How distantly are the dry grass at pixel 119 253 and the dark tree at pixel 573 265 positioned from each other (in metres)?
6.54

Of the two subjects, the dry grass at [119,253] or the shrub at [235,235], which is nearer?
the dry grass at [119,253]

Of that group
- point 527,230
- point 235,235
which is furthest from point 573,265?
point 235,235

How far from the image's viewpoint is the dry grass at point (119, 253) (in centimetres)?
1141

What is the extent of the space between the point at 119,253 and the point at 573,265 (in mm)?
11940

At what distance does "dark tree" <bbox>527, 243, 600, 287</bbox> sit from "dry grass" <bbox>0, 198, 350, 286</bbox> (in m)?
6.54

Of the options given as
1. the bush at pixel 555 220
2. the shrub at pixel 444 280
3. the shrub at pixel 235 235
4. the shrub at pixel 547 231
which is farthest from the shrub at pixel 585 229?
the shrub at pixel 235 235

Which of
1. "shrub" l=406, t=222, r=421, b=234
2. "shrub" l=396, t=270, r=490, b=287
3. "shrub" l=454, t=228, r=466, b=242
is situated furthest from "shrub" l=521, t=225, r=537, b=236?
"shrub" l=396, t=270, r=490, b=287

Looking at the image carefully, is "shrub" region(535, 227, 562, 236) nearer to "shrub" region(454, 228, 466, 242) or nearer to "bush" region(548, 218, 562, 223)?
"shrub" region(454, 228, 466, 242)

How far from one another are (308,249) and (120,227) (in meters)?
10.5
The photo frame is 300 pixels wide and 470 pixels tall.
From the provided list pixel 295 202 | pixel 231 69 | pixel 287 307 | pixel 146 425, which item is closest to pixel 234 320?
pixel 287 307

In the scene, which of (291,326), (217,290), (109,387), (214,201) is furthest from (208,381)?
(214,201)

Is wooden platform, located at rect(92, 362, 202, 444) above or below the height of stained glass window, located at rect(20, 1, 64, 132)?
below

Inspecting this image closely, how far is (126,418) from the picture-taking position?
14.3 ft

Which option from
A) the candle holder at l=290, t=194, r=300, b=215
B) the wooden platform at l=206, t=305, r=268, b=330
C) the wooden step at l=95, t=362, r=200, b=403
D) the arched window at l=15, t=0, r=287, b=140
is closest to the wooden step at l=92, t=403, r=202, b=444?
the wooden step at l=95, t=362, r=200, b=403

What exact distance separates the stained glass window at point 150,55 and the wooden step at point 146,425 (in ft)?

::::

Job: Starting with the line that contains "Inspecting this image" and going through the end of the material, recast those lines as a Markdown table with the columns Row and Line, one numbered row per line. Leave out blank lines.

Reply to the task:
| Row | Line |
|---|---|
| 1 | Inspecting this image closely, how far is (126,418) from the picture-taking position? |
| 2 | 14.3 ft |
| 3 | Which option from |
| 4 | A) the candle holder at l=290, t=194, r=300, b=215 |
| 5 | B) the wooden platform at l=206, t=305, r=268, b=330 |
| 6 | C) the wooden step at l=95, t=362, r=200, b=403 |
| 7 | D) the arched window at l=15, t=0, r=287, b=140 |
| 8 | is closest to the wooden step at l=92, t=403, r=202, b=444? |
| 9 | the wooden step at l=95, t=362, r=200, b=403 |
| 10 | What exact distance separates the stained glass window at point 150,55 and the wooden step at point 146,425 (in ft)? |